* REQUEST *
Please reproduce the Black Hills passage below in full, word for word.

* DOCUMENT *
CUSTER STATE PARK, S.D. — From the fire tower here, the visages of four American presidents on Mount Rushmore, 20 miles north, look about the size of those on nickels and pennies.
A bit to the west, you can see the face of the Sioux warrior Crazy Horse emerging from another granite cliff, and 7,242-foot Harney Peak, where American Indian holy men sought visions to give them direction.
The Black Hills surround the sights, man-made and natural, like a wagon train circled for the night. Beyond them in all directions stretch the Great Plains, where buffalo grazed and battles for America's destiny were waged.
After that, there's just sky.
Some places are better than history books for telling our stories. The Black Hills of South Dakota, out of the way and undiscovered by the trendy set, would be such a place even if an obsessed Danish American sculptor hadn't carved the faces of George Washington, Thomas Jefferson, Theodore Roosevelt and Abraham Lincoln on the southeast-facing flank of Mount Rushmore.

* RECORD SET *
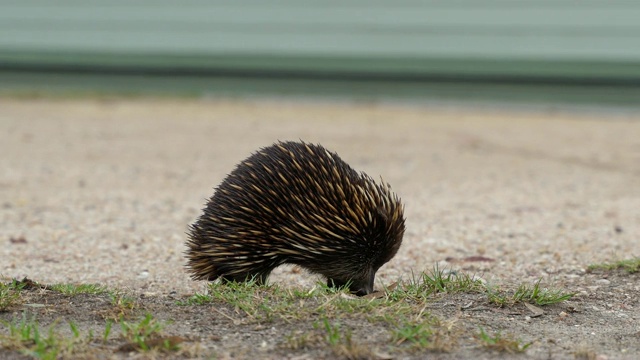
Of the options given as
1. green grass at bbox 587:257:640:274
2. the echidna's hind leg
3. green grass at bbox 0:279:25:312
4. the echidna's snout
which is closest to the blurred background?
green grass at bbox 587:257:640:274

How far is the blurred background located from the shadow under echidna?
430 inches

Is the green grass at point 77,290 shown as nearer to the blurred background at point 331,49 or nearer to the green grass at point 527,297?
the green grass at point 527,297

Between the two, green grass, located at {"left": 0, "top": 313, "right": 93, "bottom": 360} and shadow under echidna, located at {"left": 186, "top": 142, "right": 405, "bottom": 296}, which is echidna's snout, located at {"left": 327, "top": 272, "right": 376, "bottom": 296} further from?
green grass, located at {"left": 0, "top": 313, "right": 93, "bottom": 360}

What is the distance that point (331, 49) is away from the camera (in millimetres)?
16234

* RESPONSE *
CUSTER STATE PARK, S.D. — From the fire tower here, the visages of four American presidents on Mount Rushmore, 20 miles north, look about the size of those on nickels and pennies.
A bit to the west, you can see the face of the Sioux warrior Crazy Horse emerging from another granite cliff, and 7,242-foot Harney Peak, where American Indian holy men sought visions to give them direction.
The Black Hills surround the sights, man-made and natural, like a wagon train circled for the night. Beyond them in all directions stretch the Great Plains, where buffalo grazed and battles for America's destiny were waged.
After that, there's just sky.
Some places are better than history books for telling our stories. The Black Hills of South Dakota, out of the way and undiscovered by the trendy set, would be such a place even if an obsessed Danish American sculptor hadn't carved the faces of George Washington, Thomas Jefferson, Theodore Roosevelt and Abraham Lincoln on the southeast-facing flank of Mount Rushmore.